Medine'yi Ziyaret

Medine'nin evlerini gördüğün zaman, derhal şunu hatırlamalısın ki, Allah Teâlâ bu beldeyi peygamber-i zişânı Hz. Muhammed (s.a) için seçmiştir ve Rasûlü'nün hicretini de oraya münâsip görmüştür. Medine öyle bir yerdir ki, Hz. Peygamber orada rabbinin farz olan emirlerini ve kendisinin de sünnetlerini ilân etmiş ve oradan düşmanlarına savaş ilân etmiştir ve yine orada dinini ölünceye kadar öğretmeye devam etmiştir. Sonra gerek kendisinin ve gerekse kendisinden sonra hakkı ilân eden iki halifesinin mezarları da oradadır. Bütün bunları
hatırladıktan sonra Hz. Peygamberin, Medine'de gezerken yere bastığı mübarek ayağını ve onların yerlerini görüyor gibi düşünerek ve edebe bürünerek gezmelisin. Belki de her attığın adım Rasûlüllah'ın mübarek adımlarının yerleridir ve her attığın adım, mutlaka onun çiğnediği toprak üzerinde olmaktadır. Bu bakımdan sükûnetle, vekar ve edeble gezmelisin.

Hz. Peygamberin Medine'nin çarşılarında gezdiğini ve o topraklara bastığını hiçbir zaman kalbinden çıkarmamalısın. Gezerken Allah'a karşı nasıl bir tavır takındığını, ne gibi bir huşû ve sükûnete riâyet ettiğini de düşünmelisin. Allah'ın adıyla birlikte anılan o büyük şânı da kalbinden hiçbir zaman çıkarmamalısın.

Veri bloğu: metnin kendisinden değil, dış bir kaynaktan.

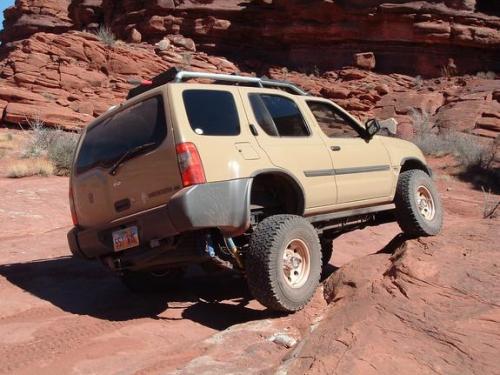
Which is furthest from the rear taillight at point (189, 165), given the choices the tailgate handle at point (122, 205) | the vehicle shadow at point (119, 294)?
the vehicle shadow at point (119, 294)

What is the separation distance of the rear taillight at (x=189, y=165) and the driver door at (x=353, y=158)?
1.77m

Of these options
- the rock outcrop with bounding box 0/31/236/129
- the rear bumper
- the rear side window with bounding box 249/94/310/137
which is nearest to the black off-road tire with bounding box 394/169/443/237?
the rear side window with bounding box 249/94/310/137

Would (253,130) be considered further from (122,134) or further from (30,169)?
(30,169)

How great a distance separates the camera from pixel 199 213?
4160 millimetres

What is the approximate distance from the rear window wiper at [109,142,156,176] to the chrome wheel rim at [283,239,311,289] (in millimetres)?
1440

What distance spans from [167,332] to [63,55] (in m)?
20.1

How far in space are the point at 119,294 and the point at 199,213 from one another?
7.08 feet

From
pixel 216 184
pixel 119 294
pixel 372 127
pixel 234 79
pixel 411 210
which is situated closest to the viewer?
pixel 216 184

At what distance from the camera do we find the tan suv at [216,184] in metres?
4.32

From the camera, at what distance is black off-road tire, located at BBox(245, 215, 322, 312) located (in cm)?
436

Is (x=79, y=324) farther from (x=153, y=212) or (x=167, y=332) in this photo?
(x=153, y=212)

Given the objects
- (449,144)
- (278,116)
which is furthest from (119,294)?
(449,144)

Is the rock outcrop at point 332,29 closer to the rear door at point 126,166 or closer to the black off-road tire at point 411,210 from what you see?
the black off-road tire at point 411,210

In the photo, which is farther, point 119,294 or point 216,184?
point 119,294
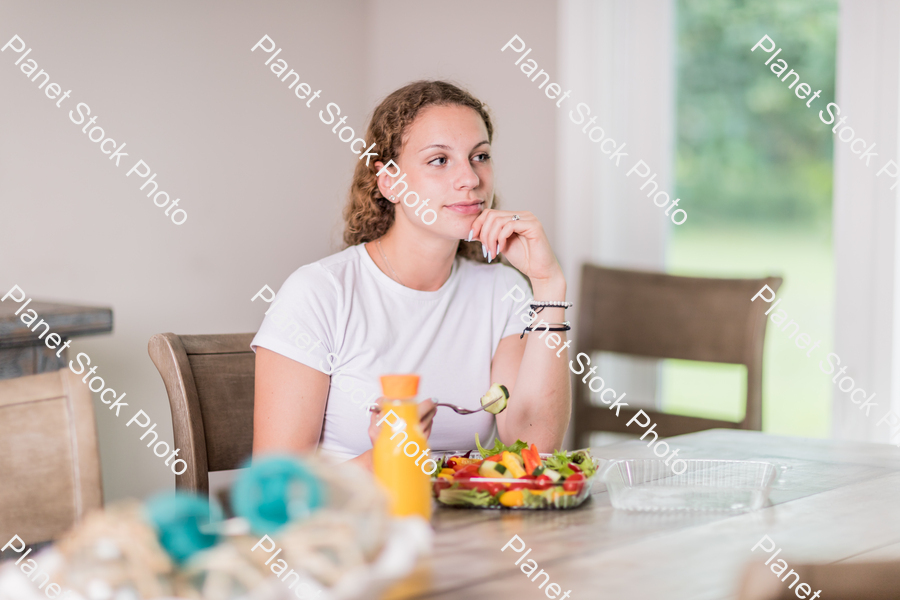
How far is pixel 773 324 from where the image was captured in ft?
7.64

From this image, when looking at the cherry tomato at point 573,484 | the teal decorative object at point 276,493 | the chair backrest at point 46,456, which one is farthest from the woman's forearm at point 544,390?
the teal decorative object at point 276,493

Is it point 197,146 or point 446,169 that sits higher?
point 197,146

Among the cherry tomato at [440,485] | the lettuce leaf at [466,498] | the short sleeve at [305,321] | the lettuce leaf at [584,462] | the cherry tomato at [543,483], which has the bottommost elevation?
the lettuce leaf at [466,498]

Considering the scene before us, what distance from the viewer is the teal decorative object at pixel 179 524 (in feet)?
2.25

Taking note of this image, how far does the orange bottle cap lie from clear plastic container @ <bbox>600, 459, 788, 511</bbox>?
0.95 ft

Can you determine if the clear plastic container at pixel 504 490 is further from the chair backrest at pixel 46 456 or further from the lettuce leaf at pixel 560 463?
the chair backrest at pixel 46 456

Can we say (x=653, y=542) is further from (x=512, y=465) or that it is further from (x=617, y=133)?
(x=617, y=133)

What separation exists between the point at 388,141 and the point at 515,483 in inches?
33.7

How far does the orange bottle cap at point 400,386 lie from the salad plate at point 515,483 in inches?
6.6

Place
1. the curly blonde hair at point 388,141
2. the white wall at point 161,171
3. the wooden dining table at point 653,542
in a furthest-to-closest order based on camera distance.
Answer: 1. the white wall at point 161,171
2. the curly blonde hair at point 388,141
3. the wooden dining table at point 653,542

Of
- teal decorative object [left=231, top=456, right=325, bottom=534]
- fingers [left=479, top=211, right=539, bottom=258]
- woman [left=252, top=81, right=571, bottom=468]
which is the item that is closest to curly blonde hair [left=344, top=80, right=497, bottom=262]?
woman [left=252, top=81, right=571, bottom=468]

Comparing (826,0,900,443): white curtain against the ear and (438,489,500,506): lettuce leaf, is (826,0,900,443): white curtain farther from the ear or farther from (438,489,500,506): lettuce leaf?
(438,489,500,506): lettuce leaf

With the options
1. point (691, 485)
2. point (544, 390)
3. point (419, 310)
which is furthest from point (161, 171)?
point (691, 485)

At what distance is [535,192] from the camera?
2.66m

Unutma ki Allah Teâlâ (c.c), o rasûl-ü zişâna karşı, sesini onun sesinden daha yükseltmek sûretiyle de olsa, edebe muhalif hareket edenin amelini boşa çıkarır. Sonra Rasûlullah'ın sohbeti sayesinde yüce mertebelere vardırmak sûretiyle Allah'ın minnet ettiği o mübarek sahâbîleri, Rasûlullah'ı görmekle saadetin zirvesine eren ve onun kelâmını dinlemek suretiyle derecelerin en yücesine varan o mutlu topluluğu da hatırlamalısın. Bütün bunlardan sonra elinden kaçan Rasûl'ün sohbeti ve ashab-ı kirâmın arkadaşlığı için son derece üzülmelisin. Sonra şu hakikati de hatırlamalısın! Dünyada Rasûlullah'ı görmek fırsatı elinden kaçtığı gibi, âhirette de onu görmemek şeklinde senin için büyük bir tehlike sözkonusudur. Belki de sen onu ancak büyük bir teessür ve hasrete kapılarak göreceksin ki, senin kötü amellerin seninle onun arasında büyük bir perde olmuştur.

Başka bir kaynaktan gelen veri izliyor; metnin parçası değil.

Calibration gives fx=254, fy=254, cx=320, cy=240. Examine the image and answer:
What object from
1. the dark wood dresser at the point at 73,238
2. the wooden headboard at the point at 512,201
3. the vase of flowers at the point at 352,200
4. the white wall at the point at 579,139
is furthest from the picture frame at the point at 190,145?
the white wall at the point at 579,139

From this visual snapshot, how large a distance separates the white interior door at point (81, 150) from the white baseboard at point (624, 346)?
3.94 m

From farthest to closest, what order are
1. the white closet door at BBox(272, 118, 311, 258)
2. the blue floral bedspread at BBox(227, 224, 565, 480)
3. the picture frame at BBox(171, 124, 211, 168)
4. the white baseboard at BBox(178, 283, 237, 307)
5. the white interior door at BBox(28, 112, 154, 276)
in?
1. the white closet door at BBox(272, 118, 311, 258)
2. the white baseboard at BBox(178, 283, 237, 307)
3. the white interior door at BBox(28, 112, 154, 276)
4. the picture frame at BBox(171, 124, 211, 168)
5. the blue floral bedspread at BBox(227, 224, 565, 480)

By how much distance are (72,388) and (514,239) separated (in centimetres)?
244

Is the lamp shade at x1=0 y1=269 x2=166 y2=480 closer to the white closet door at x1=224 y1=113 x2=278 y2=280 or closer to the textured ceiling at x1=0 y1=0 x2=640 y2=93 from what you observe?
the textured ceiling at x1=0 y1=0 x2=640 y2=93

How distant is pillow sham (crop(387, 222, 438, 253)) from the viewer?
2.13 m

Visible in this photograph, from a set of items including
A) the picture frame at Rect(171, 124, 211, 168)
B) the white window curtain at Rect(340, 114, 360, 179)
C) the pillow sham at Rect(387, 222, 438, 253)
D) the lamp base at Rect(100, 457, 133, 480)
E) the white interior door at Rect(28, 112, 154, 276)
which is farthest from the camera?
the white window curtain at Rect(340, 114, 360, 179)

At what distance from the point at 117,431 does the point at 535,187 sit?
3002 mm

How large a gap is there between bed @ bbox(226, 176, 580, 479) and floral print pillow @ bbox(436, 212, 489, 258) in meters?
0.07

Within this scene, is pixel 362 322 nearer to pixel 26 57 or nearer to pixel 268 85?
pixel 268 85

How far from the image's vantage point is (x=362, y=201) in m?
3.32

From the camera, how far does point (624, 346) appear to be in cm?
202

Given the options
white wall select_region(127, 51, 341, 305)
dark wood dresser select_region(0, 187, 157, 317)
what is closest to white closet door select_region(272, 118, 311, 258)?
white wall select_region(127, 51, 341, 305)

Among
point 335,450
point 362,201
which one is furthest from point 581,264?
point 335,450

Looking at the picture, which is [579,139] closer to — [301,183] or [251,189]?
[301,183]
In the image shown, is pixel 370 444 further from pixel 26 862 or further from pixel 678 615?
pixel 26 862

Nitekim, bu hâdiseye işaret ederek Hz. Peygamber şöyle buyurmuştur:
Allah Azîmüşşân, beni görmek için bir kavmi karşıma çıkarır. Onlar beni görüp 'Yâ Muhammed! Yâ Muhammed!' diye bağırırlar. O zaman ben de 'Ey rabbim! İşte bunlar ashâbımdır' diyeceğim. Bunun üzerine Allah Teâlâ bana şu cevabı verecektir: 'Sen onların, senden sonra neler ihdâs ettiklerini bilemezsin'. Bunun üzerine ben onlara 'uzaklık ve azap sizlere olsun' diyeceğim.90

Eğer Hz. Muhammed'in şeriatının hürmetini bir an bile de olsa- terkedersen seninle onun arasına uzaklık gireceğinden, onun muhabbetinden sıyrıldığın için ondan uzak kalacağından kork-malısın. Bununla beraber ümidin büyük olmalıdır. Çünkü Allah Teâlâ sana iman ihsân ettikten sonra seni herhangi bir ticarî ve dünyevî maksatla değil, sadece onun ziyâreti için vatanından çıkarıp göndermiştir. Senin burayı ziyaret etmen, sadece ona karşı olan sevgin ve onun eserlerine, onun kabrinin duvarına olan aşkının bir neticesidir. Zira elinden kaçan o mübarek yüzün cemâ-line bakmayı telâfi etmek için nefsine memleketinden çıkarak bunca zahmetlere katlanma müsamahasında bulunmuşsun. Bu nedenle bu niyetinden ötürü Allah Teâlâ'nın sana rahmet gözüyle nazar etmesi, haline en uygun düşen bir lûtuf olsa gerektir,

Mescid-i Şerîfe vardığın zaman hatırla ki, orası Allah'ın peygamberine seçtiği ve müslümanların en şerefli nesline ithaf ettiği bir meydandır ve yine bil ki, Allah Teâlâ'nın farz ibâdetleri ilk önce o meydanda yerine getirilmiştir. O meydan, gerek diri ve gerekse ölü olsun Allah Teâlâ'nın en faziletli kullarını sinesinde barındırmıştır. Oraya girdiğinden ötürü, sana rahmet edeceği hususunda çok ümitli olmalısın.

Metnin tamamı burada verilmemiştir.